Pas de problème pour dormir, pas de comportement anormal. On décèle pourtant quelque chose, entre deux appréciations sur ses retours en France ; « ici » il ne sort que peu ou pas, hormis pour boire une bière, voir un ami. Dans sa vie privée, son engagement militaire contre l’armée de Poutine passe mal : « Au moment de l’invasion, j’ai posté un statut sur mon compte Facebook en disant que toute personne qui soutient Poutine pouvait me virer de ses contacts : mes amis sont passés d’environ trois cents à une trentaine. Depuis, j’ai supprimé mon compte. » Il y a les amis, la famille aussi, dont une partie est restée en Russie. Son ex-femme a coupé les ponts, même quand il s’agit de parler de l’avenir de ses enfants.

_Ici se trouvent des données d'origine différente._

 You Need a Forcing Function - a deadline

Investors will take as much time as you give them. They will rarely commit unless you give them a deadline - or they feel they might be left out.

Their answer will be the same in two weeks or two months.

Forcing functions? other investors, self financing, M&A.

On l’a mis devant le fait qu’il pouvait se retrouver face à un neveu, un cousin ou un oncle sur le champ de bataille. Mais pour lui « ils n’ont rien à faire en Ukraine », rien ne peut justifier l’attaque menée par la Russie. Malgré la propagande et la répression qui ont pris une ampleur sans précédent, il espère un revirement, croit en une prise de conscience, mais reste contrasté sur la situation du pays : « Contrairement à la Biélorussie où la population est sortie dans la rue contre Loukachenko, en Russie, les gens soutiennent massivement Poutine. Mais un jour, je pense qu’ils comprendront la réalité de cette guerre ».

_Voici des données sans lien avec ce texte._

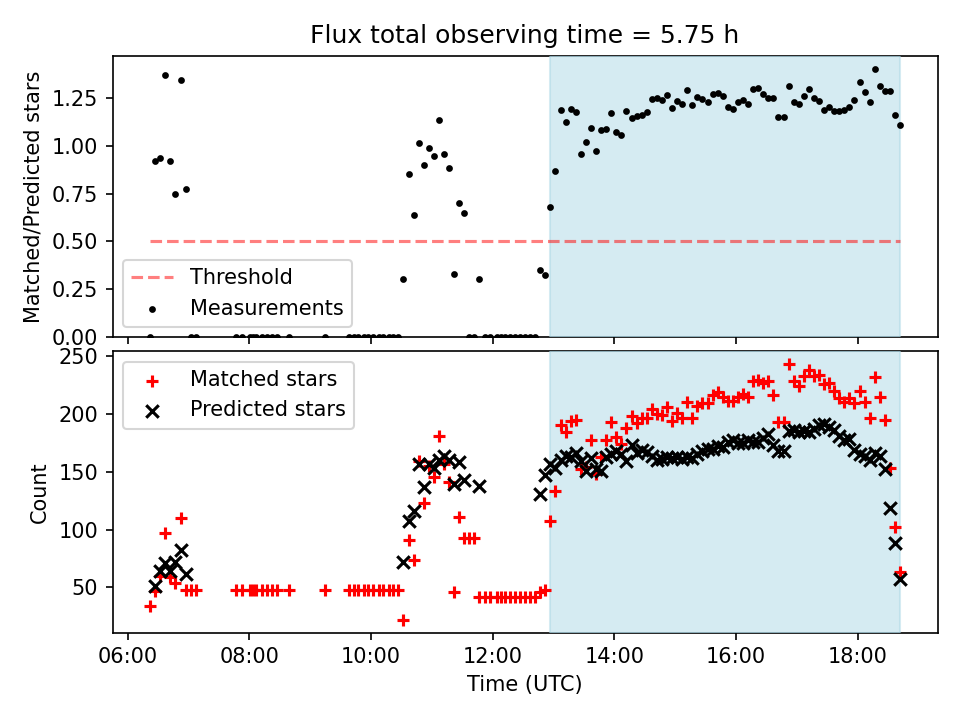 Flux total observing time = 5.75 h

Matched/Predicted stars

1.25
1.00
0.75
0.50
0.25
0.00

Threshold
Measurements

Count

250
200
150
100
50

Matched stars
Predicted stars

06:00 08:00 10:00 12:00 14:00 16:00 18:00

Time (UTC)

Pourquoi partir combattre en Ukraine après tant d’années passées à vivre paisiblement dans son pays d’accueil ? « Parce que cette guerre est injuste, tout simplement. » Une formule laconique, lâchée comme une évidence. En réalité, l’invasion de février 2022 n’est pas le point de départ de son engagement. Il était déjà volontaire en 2014 au moment de la guerre du Donbass. Il voulut apporter son aide aux Biélorusses qui manifestaient contre le pouvoir entre 2020 et 2021. « Ma volonté, c’était de venir, pour combattre : je ne crois pas aux manifestations, aux pancartes et aux fleurs. J’ai pris des billets pour aller sur place et quand j’ai vu que le peuple ne prenait pas les armes j’ai laissé tomber l’idée… Cette mobilisation a été réprimée dans le sang. » Aujourd’hui il pense que les combattants Russes et Biélorusses venus rejoindre les rangs ukrainiens seront les artisans d’un basculement futur une fois revenus dans leurs pays d’origine. La négociation ne fait, pour lui, pas partie du champ des possibles. Que ce soit face à Poutine ou à Loukachenko, il le répète : « tout ça se réglera par les armes ».